Later that day, celebrants gathered for the MLK Evening with the Arts at the Marriott Center for Dance. The event began with an art stroll in The Hayes Christensen Theatre lobby featuring works by visual artists Daney Lin and Erica Houston, followed by performances in the theatre by Spirit Machines, Wynter the Poet, and Bashaun Williams.

In Reframing the Conversation on Jan. 19, speakers shared their insights on “2045: Towards a More Diverse Future,” which is the year the U.S. Census projects that the United States will become majority-minority.

In looking ahead toward a more diverse future, King’s quote “The time is always right to do what’s right” came to mind for panelist Jordan Brown, a second-year medical student at the University of Utah School of Medicine.

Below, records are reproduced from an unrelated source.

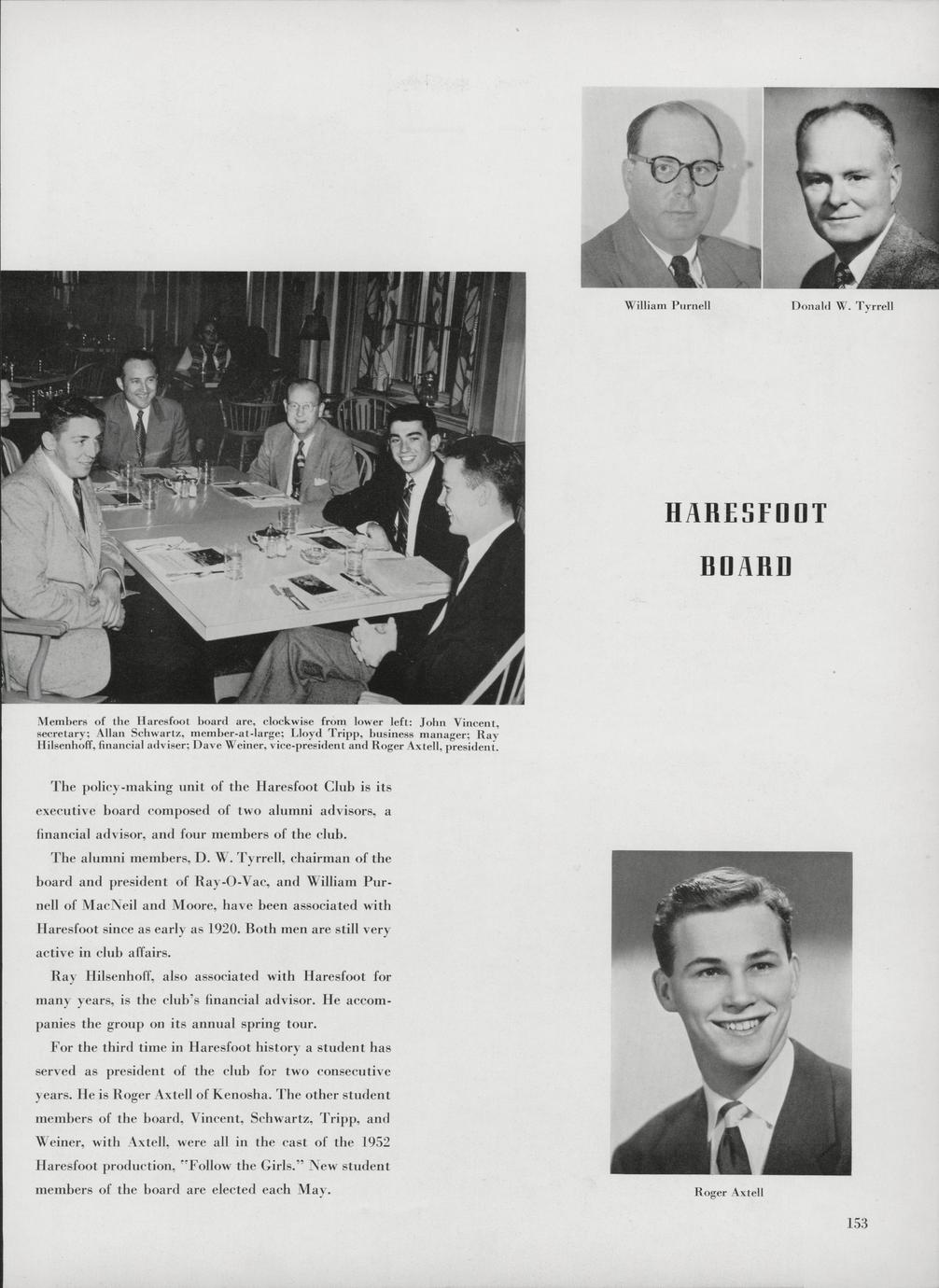 William Purnell

Donald W. Tyrrell

HARESFOOT
BOARD

Members of the Haresfoot board are, clockwise from lower left: John Vincent, secretary; Allan Schwartz, member-at-large; Lloyd Tripp, business manager; Ray Hilsenhoff, financial adviser; Dave Weiner, vice-president and Roger Axtell, president.

The policy-making unit of the Haresfoot Club is its executive board composed of two alumni advisors, a financial advisor, and four members of the club.

The alumni members, D. W. Tyrrell, chairman of the board and president of Ray-O-Vac, and William Purnell of MacNeil and Moore, have been associated with Haresfoot since as early as 1920. Both men are still very active in club affairs.

Ray Hilsenhoff, also associated with Haresfoot for many years, is the club's financial advisor. He accompanies the group on its annual spring tour.

For the third time in Haresfoot history a student has served as president of the club for two consecutive years. He is Roger Axtell of Kenosha. The other student members of the board, Vincent, Schwartz, Tripp, and Weiner, with Axtell, were all in the cast of the 1952 Haresfoot production, "Follow the Girls." New student members of the board are elected each May.

Roger Axtell

153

“I don’t think at 2045 we will have arrived. It’s always a progression. I think we’re working towards something. I think that’s what this country is about,” Brown said. “The changes we make now can exponentially affect change in the future for everyone.”

To move forward, people must make connections and build rapport with others, even if they disagree, said Olivia Jaramillo, director of public outreach for Equality Utah.

“What we’ve done at Equality Utah is build this 20-year relationship with the legislature. [Utah] is “literally leading the way when it comes to protections for the LGBTQ community,” Jaramillo said. “I think we’re always going to be divided by ideologies or whatnot. But we’re all supposed to be working toward progress, and that progress should be for everybody. And we should never let [political] parties or anything divide us.”

It’s also crucial that people learn how to engage in uncomfortable conversations, said Claudia Loayza, communications and community affairs coordinator for the State of Utah Division of Multicultural Affairs.

“We have to get comfortable with conflict and with uncomfortable conversations,” Loayza said. “In part of that learning process there’s also an unlearning process. It really requires self-reflection to understand what is limiting me from growing and trying to address the systemic issues that continue to persist.”

At the Jan. 21 culminating event, keynote speaker Kayongo celebrated King’s message by urging attendees to work together to live out America’s promise of equality for all.

Kayongo shared his journey from Ugandan refugee to successful entrepreneur. He is the former CEO of Atlanta’s National Center for Civil and Human Rights and founder of the Global Soap Project, a humanitarian aid organization that collects discarded and unused soap from thousands of hotels worldwide, reprocesses it, then distributes it populations around the world without access to basic hygiene products.

He got the idea after noticing how much soap is discarded in hotels. He noted that hotels throw away 800 million bars of soap annually. Realizing that two million children die each year from poor hygiene, recycling soap became a business opportunity and a way to solve a global problem. Kayongo encouraged university students to find their purpose in solving global problems. He used the acronym SELF to discuss how people can change the world through service, education, leadership and faith.

“What I’m trying to say to you today is that everything begins with you. The moral arc of the universe bends toward justice, but it doesn’t bend by itself. If we are to do this work together, we have to bend that work together,” Kayongo said. “It’s not just the African Americans who have to talk about justice in this country. It’s not just the Native community that we found here that has to do that work. We all have to do the work.”

People come from all over the world to try the American experiment, and pursue opportunities for a better life, he said.

“And so when we talk about MLK, we are talking about an agreement that everyone should be treated equally,” Kayongo said. “America was never built by one group of people. It’s all of us together. We are all here equally and we should all be availed the opportunity to grow and prosper, because if we do that then a Derreck is possible. A Derreck can come from Uganda and come to your best universities here and solve problems globally.”